You are looking for the time when the speed is equal to \(\frac{v_0}{2}\). You know how the speed depends on time.

#### Complete solution

**We draw the acting forces into a figure and write the equation of motion for the car.****The following forces act on the car:**\(\vec{F}_{b}\)...the stopping force

\(\vec{F}_{G}\)...the weight

\(\vec{N}\)...the normal force exerted on the car by the surface

**Note:**The surface acts on the wheels of the car, we draw its resultant force into the figure.**The equation of motion for the car is:**\[\vec{F}_{b}+\vec{F}_{G}+\vec{N}= m\vec{a}\tag{1}\]

We choose the coordinates following the figure and write the equation (1) in scalar quantities:

\[x:\hspace{20px}-F_b = ma\tag{2}\]

\[y:\hspace{20px}N - F_G = 0\tag{3}\]

**Note:**The figure explains why there is a minus sign on the left hand side of the equation (2). The stopping force acts against the direction of the car’s motion. The forces \(\vec{F}_{G}\) and \(\vec{N}\) are perpendicular to the stopping force \(\vec{F}_{b}\) They have the same magnitude and opposite directions thus their net force is zero and the acceleration of the car in the direction of the axis*y*is zero, too.**The expression for the stopping force:**The stopping force

\[F_{b}=kv\tag{4}\]*F*_{b}is directly proportional to the speed of the car and it can be expressed by the relation:Inserting it into the equation (2) we obtain:

\[ma=-kv\tag{5}\]We express the acceleration as a change of the speed in time:

\[m\frac{dv}{dt}=-kv\tag{6}\]**The speed***v*(t)**:**We obtained the first-order differential equation with constant coefficients. We can solve it by a separation of variables.
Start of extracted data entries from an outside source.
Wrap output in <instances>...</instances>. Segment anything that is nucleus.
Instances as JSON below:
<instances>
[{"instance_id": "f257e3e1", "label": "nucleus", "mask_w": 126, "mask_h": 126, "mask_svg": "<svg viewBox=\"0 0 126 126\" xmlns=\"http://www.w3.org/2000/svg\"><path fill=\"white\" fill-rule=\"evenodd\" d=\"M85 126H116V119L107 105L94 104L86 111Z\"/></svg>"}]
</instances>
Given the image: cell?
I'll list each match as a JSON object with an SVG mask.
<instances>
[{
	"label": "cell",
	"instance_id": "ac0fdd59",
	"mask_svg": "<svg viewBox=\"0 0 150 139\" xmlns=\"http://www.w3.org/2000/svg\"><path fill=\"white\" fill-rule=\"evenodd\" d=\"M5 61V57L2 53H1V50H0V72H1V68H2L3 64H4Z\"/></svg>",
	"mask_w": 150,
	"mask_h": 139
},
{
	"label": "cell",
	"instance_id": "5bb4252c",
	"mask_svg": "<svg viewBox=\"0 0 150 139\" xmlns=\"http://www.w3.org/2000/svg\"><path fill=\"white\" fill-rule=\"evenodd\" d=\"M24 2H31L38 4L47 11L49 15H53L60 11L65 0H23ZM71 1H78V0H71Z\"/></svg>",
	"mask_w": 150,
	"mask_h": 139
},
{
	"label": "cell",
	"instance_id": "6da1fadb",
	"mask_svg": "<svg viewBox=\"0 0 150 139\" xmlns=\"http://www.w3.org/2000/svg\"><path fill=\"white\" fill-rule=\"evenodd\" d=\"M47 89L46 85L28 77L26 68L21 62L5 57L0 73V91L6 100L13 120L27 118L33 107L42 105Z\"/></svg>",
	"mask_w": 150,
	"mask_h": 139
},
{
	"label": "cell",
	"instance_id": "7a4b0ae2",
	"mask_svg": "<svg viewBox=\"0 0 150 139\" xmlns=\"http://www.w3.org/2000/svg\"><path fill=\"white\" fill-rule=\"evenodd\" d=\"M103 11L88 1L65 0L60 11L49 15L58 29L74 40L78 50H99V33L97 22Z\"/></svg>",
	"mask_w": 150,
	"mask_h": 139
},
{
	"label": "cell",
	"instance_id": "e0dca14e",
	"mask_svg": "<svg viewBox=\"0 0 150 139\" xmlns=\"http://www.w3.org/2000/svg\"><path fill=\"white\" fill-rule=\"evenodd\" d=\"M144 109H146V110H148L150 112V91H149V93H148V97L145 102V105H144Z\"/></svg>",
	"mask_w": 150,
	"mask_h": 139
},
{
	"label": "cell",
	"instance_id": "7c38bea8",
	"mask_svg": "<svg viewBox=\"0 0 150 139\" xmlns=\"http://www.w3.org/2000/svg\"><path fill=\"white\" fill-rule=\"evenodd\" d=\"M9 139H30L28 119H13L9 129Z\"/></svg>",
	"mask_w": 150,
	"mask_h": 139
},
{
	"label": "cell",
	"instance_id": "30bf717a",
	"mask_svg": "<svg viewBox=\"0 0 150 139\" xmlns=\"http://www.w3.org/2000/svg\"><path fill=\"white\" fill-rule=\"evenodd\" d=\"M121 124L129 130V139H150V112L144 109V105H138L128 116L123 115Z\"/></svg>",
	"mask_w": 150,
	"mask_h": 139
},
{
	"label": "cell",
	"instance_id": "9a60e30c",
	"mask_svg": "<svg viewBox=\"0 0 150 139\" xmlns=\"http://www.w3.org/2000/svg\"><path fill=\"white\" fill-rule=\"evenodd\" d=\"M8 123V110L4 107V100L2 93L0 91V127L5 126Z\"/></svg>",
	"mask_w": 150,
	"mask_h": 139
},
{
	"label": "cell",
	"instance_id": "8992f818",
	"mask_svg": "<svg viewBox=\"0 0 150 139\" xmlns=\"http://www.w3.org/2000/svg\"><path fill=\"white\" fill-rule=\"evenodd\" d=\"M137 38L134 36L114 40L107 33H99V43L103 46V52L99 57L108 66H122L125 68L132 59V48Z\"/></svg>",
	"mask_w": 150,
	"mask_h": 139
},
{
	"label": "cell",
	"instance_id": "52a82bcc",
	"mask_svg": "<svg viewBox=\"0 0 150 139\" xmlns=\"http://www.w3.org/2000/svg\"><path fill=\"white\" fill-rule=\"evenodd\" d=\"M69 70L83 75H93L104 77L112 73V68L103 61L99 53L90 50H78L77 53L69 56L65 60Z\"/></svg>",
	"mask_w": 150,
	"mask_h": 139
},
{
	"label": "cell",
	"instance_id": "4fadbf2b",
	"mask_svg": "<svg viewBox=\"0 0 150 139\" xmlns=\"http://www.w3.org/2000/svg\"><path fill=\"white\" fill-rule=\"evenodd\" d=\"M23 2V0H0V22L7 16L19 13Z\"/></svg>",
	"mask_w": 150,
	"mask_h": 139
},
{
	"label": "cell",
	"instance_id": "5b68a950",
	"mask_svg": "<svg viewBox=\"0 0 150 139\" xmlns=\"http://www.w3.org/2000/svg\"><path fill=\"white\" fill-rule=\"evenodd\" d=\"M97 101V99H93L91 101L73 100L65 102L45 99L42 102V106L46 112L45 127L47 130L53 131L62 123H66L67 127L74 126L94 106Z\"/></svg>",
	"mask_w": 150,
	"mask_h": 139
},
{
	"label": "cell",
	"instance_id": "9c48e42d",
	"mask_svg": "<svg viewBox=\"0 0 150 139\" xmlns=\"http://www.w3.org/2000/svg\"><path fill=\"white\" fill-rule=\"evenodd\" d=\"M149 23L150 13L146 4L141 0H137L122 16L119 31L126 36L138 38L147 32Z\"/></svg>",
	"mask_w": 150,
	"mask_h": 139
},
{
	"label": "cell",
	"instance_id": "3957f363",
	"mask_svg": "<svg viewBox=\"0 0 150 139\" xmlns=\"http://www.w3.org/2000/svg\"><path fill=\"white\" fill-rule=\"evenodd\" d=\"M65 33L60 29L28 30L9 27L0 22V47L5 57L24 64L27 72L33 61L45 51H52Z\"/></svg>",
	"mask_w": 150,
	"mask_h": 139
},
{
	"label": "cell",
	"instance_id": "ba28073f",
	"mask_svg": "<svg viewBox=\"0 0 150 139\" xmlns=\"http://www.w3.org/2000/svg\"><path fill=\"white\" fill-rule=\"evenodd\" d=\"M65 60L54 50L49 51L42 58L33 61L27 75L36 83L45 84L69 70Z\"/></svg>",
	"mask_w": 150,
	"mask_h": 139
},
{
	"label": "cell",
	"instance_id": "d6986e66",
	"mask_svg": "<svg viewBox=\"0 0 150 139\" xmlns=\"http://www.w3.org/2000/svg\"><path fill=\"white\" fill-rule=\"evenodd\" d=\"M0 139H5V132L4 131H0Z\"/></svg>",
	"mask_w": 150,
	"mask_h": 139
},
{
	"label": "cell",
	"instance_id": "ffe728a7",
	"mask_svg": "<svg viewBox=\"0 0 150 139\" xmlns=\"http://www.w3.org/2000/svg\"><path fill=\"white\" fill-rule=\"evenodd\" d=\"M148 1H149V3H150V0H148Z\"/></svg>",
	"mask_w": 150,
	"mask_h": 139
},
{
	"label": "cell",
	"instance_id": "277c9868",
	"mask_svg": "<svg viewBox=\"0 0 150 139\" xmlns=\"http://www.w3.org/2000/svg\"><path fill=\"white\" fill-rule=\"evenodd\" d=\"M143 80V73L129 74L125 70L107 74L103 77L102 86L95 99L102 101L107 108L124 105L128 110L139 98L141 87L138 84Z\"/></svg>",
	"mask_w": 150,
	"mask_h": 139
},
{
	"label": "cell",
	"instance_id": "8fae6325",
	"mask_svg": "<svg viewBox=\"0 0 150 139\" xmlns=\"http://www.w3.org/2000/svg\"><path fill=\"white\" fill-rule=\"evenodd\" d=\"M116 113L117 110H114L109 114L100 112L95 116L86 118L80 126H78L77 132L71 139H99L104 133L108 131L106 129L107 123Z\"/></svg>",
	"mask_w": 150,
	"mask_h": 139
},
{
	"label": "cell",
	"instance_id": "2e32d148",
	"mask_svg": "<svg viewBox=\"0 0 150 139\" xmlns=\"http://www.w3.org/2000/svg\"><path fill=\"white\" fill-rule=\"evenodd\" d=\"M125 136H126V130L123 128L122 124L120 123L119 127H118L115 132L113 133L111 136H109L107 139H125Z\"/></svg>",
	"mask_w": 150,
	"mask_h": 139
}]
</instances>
We rewrite the equation (6) as:

\[\frac{dv}{v}=-\frac{k}{m}dt\]

and integrate both sides of it:

\[ln|v|=-\frac{k}{m}t+C\]

C is a constant of integration.

We take the inverse logarithm of both sides:

\[|v|=e^{-\frac{k}{m}t+C}=e^{-\frac{k}{m}t}\cdot e^{C}\]

The speed is positive thus we do not need to write the symbol of the absolute value. We will denote the constant

*e*^{C}by*K*.\[v=K e^{-\frac{k}{m}t }\ \]

We find the value of the constant

*K*from the initial conditions. At the time*t*= 0 s the speed was equal to*v*_{0}. Thus:\[v_0=K e^{-\frac{k}{m}\cdot 0}\ \]

and hence:

\[v_0=K\]

Finally, we get the speed as a function of time:

\[v(t)=v_0\cdot e^{-\frac{k}{m}t}\ \tag{7}\]

We know the dependence of the speed on time.

**We obtain the dependence of the position on time by integration:**\[x(t)=\int{v(t)}\,dt\]

\[x(t)=\int{v_0e^{-\frac{k}{m} t}}\,dt\]

\[x(t)=-\frac{mv_0}{k}e^{-\frac{k}{m} t}+C\]

The value of the constant

*C*can be found from the initial conditions. At the time*t*= 0 s the position of the car was equal to*x*(0) = 0 m.Thus:

\[0=-\frac{mv_0}{k}e^{-\frac{k}{m}\cdot 0}+C\]

\[C=\frac{mv_0}{k}\]

The dependence of the car’s position on time is:

\[x(t)=-\frac{mv_0}{k}e^{-\frac{k}{m}\cdot t}+\frac{mv_0}{k}\]

\[x(t)=\frac{mv_0}{k}(1-e^{-\frac{k}{m}t})\tag{8}\]

**The time at which the speed of the car is half its initial value:**We insert \(v(t)=\frac{v_0}{2}\) to the expression (7):

\[\frac{v_0}{2}=v_0e^{-\frac{k}{m}t}\ \] \[\frac{1}{2}=e^{-\frac{k}{m}t}\ \]We take the inverse logarithm of both sides:

\[ln\frac{1}{2}=-\frac{k}{m}t\]

\[-\frac{m}{k}ln\frac{1}{2}=t\]

\[\frac{m}{k}ln2=t\tag{9}\]

We insert the numerical values into (9):

\[t=\frac{1000}{231}\cdot 0.693=\frac{693}{231}=3\,\textrm{s}\]

#### Complete answer

For the dependence of the speed on time it holds \[v(t)=v_0 e^{-\frac{k}{m}t}\] .

For the dependence of the position on time it holds \[x(t)=\frac{mv_0}{k}(1-e^{-\frac{k}{m}t})\] .

The speed of the car is half its original value in 3 s.